FIIs can invest up to $5 billion in infrastructure bonds
September, 13th 2011
The government has liberalised the regime for foreign investment in infrastructure bonds to step up the availability of funds for the sector that needs over $1 trillion in the 12th Five-Year Plan beginning Ap ril 2012.
Foreign institutional investors (FIIs) will now be able to invest up to $5 billion in infrastructure bonds having residual maturity of one year at the time of purchase and initial maturity of five years or more, a finance ministry release said on Monday.
The earlier regime restricted FII investment in infrastructure debt to listed and unlisted bonds that had a minimum residual maturity of five years. Besides, the investment was locked in for three years from the date of purchase. The lock-in period has also been reduced to one year and FIIs. Foreign investors would also be allowed to trade among themselves even in this one-year lock-in period but not sell to domestic investors.
The government will review the response to the amended scheme and could further raise the limit of $5 billion. "We will see how the new scheme works now...A review would be carried out in sometime," said a finance ministry official. The move comes following the ministry's consultations with the industry and other stakeholders and a detailed review of the scheme and FII response to it so far.
FIIs have remained lukewarm to this much-hyped scheme that was announced in the budget 2011-12. The government had raised the limit for FII investment in long-term corporate bonds issued by companies in the infrastructure sector from $5 billion to $25 billion to open new channels of funding for the infrastructure sector and also facilitate the emergence of a vibrant corporate bond market. As on August 31, 2011, investments by FIIs under this scheme were only $109 million, or Rs 500 crore, against a ceiling limit of $25 billion or Rs 1,12,095 crore.
"The government has been monitoring FIIs subscription under the scheme and it was observed that additional steps would have to be taken to increase the level of subscription by FIIs," the official said.

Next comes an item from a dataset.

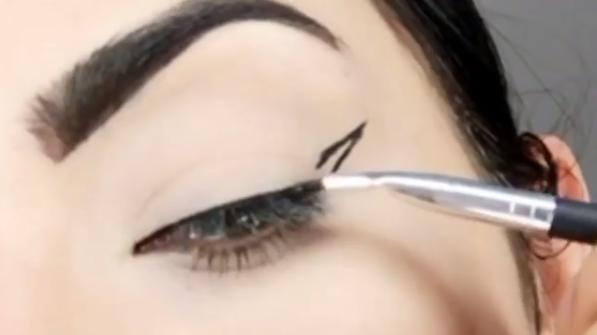 eyeliner-hack.png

He said it was concluded that the three-year lock-in period and doubts regarding the interpretation of the requirement of residual maturity of five years were discouraging FIIs from investing in this scheme.
"In order to make this scheme attractive to FIIs, the scheme has been modified in consultation with RBI and Sebi," the ministry statement said. The $5-billion investment allowed in shorter residual maturity bonds is a carve-out within the overall limit of $25 billion.